Vladyslav Prystiazhniuk says that he was stressed out because he’d been busy moving and had not slept much the previous night so he asked the flight attendant for an Aspirin.
He says the flight attendant then asked him if he had a fever.
“I’m like ‘I’m not sure because I’m not a doctor, but I didn’t have one this morning,'” he responded, not realizing that answer would lead to him being removed from the flight.
He says the crew began to ask him whether he had been to Asia or if he had been in contact with someone who was ill.
“The next thing that happened they are telling me that I have to leave the plane,” said Prystiazhniuk.
He says he was told by the crew that he couldn’t fly for 48 hours because he might have the COVID-19 virus.
Prystiazhniuk, 26, says he then took an Uber to Humber River Hospital where a doctor gave him a clean bill of health to travel.
Back at the airport, he was allowed to board a later flight. But, he says the ordeal added hours of inconvenience and made him late for work the next day.
He claims he was showing no signs of sickness. He was not coughing, sweating or feverish.
In his view, crew members overreacted and should not have made him get off the plane, making him late for work the next day.
WestJet says Prystiazhniuk told the flight attendant he had a fever and that she followed protocol when handling the situation.
The company says its crew contacted MedLink — a service that connects airlines with a physician by phone — to determine whether the passenger was fit to fly.
“As safety is paramount, out of an abundance of caution our crew followed protocol as recommended by MedLink and requested a physician’s note for clearance to travel,” it said in a statement.
“Once WestJet received the required medical clearance, we accommodated this guest on the next available flight.”
Still, WestJet says it is important for all travellers to self-identify if they feel ill while on-board a plane.
‘Unreasonable action’: says expert
Air passenger rights advocate Gabor Lukacs agrees with Prystiazhniuk that WestJet overreacted by removing him from the flight.

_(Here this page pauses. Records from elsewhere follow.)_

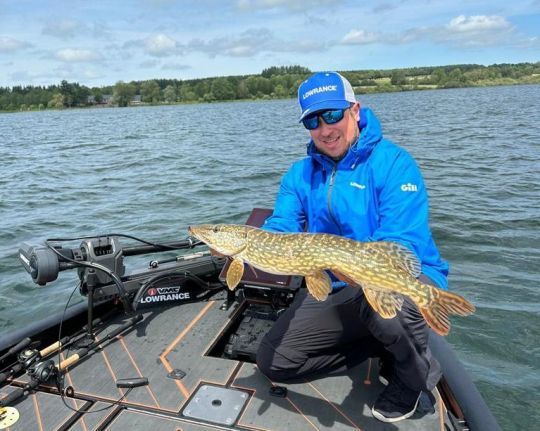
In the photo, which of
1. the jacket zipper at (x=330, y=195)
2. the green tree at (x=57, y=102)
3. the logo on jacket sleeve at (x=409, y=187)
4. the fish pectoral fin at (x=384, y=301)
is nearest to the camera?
the fish pectoral fin at (x=384, y=301)

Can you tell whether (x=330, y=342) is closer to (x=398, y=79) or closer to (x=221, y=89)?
(x=221, y=89)

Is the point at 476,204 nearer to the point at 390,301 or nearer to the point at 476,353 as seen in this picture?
the point at 476,353

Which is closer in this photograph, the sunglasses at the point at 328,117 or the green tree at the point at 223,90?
the sunglasses at the point at 328,117

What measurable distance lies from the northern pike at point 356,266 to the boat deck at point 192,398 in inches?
32.4

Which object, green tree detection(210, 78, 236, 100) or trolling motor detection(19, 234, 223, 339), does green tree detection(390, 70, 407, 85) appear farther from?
trolling motor detection(19, 234, 223, 339)

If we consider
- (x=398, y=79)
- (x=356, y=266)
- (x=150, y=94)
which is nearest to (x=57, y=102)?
(x=150, y=94)

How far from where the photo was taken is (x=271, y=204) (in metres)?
12.1

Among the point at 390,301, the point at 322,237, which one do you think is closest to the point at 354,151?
the point at 322,237

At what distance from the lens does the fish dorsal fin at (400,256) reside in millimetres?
2854

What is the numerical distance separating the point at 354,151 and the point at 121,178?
14.5 metres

“This was a completely unreasonable action on part of the airline. This is not a case where we can justify the airline’s action by erring on the side of safety, there was no issue here. This passenger was perfectly healthy,” said Lukacs.
He says if a passenger is ill they shouldn’t fly but that the decision needs to be made by a doctor in person.
“If a doctor had been there on the spot, he would’ve been able to check the passenger’s pulse, the passenger’s temperature if necessary and they would have verified the passenger is perfectly healthy, just has a headache.”
Lukacs believes WestJet owes Prystianzhniuk compensation for his wasted time and wages.